FINANCIAL INSTITUTION UPDATE
Newsletter by Hawkins Ash CPAs
In this edition
July 26, 2018

Revenue Recognition Standard for Financial Institutions

Tax Reform Pod Cast

Current Expected Credit Losses (CECL) – The Migration Analysis Method

Excise Tax on Executive Compensation

Revenue Recognition Standard for Financial Institutions
In May 2014, the Financial Accounting Standards Board (FASB) issued Accounting Standards Update (ASU) 2014-09 – Revenue from Contracts with Customers (Topic 606) which attempts to clarify the principles for recognizing revenue. Although the ASU was issued in 2014, the FASB provided a long implementation period. For entities that are not considered public business entities (PBEs), the standard becomes effective for annual reporting periods beginning after December 15, 2018, which means January 1, 2019 for calendar year-ends.

What Changed?
The recognition of revenue under current accounting standards requires the consideration of two factors; being realized or realizable and being earned. FASB believes ASU 2014-09 will significantly enhance the comparability of revenue recognition practices while also providing a framework to ensure the guidance remains relevant. Specifically, the core principle of ASU 2014-09 is “that an entity should recognize revenue to depict the transfer of promised goods or services to customers in an amount that reflects the consideration to which the entity expects to be entitled in exchange for those goods or services.” To achieve the core principle, ASU 2014-09 provides a list of steps to be taken:

  1. Identify the contract(s) with a customer.
  2. Identify the performance obligations in the contract.
  3. Determine the transaction price.
  4. Allocate the transaction price to the performance obligations in the contract.
  5. Recognize revenue when (or as) the entity satisfies a performance obligation.

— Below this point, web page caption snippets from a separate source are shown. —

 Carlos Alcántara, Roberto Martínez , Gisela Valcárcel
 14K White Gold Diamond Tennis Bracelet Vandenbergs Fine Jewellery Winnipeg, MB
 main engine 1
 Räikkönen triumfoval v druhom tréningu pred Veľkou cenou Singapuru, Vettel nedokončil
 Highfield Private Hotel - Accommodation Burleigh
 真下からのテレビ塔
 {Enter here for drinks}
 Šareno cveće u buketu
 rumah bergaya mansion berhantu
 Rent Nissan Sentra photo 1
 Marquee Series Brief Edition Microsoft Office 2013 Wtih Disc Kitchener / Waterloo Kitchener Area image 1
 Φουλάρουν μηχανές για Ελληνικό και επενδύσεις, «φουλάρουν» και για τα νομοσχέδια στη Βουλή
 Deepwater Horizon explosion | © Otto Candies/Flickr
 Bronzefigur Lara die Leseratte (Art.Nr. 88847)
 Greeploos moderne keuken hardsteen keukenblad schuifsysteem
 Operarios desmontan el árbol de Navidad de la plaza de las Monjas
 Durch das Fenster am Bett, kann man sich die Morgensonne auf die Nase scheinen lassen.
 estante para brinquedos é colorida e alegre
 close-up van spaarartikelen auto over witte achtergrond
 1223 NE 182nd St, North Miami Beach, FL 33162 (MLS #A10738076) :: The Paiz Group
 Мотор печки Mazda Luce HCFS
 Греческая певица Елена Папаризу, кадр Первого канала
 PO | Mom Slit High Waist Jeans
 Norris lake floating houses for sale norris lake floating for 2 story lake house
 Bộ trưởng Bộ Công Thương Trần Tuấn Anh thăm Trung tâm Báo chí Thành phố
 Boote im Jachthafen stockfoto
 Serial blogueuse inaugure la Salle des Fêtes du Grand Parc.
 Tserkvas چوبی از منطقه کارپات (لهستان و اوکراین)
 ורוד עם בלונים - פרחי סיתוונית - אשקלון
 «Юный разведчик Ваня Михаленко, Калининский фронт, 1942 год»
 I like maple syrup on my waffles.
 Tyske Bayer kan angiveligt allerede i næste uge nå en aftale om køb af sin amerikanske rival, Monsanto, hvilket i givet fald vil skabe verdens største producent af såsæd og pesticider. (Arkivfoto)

Each entity will apply this five-step approach to determine when revenue and gains included within the scope of the standard should be recognized.

How This Affects Financial Institutions 
At first glance, the new standard will have minimal effect on financial institutions. The reason is that many of a financial institution’s sources of revenue are not included within the scope of ASU 2014-09:
  • Interest income (loans, lease financing, securities)
  • Loan servicing fees
  • Credit card fees (such as balance transfer fees, cash advance fees, and annual fees)
  • Mortgage servicing income
  • Loan origination/commitment fees
  • Loan late/prepayment fees

Some of the more common sources of revenue that DO fall within the scope of ASU 2014-09 include: 
  • Service charges on deposit accounts
  • Gains/losses on the sale of other real estate owned (OREO)
  • Interchange fees
  • Insurance premiums related to loans (such as gap insurance)
  • Asset management fees
  • Safe deposit box fees
  • Trust income
  • Credit card loyalty program income

Although the new standard may apply to these sources of income, the effect of the new standard may ultimately look the same as current accounting practices. For example, under current practice, revenue from the sale of an OREO is typically recognized at closing. The accounting will likely not change under the new standard, except for instances in which the sale is a seller financed sale. In those instances, additional consideration will need to be given to whether or not it is probable the financial institution will collect substantially all of the consideration it is entitled to.

Big Picture
Financial institutions will need to apply the five-step process to all of their noninterest income to ensure proper revenue recognition under the new standard.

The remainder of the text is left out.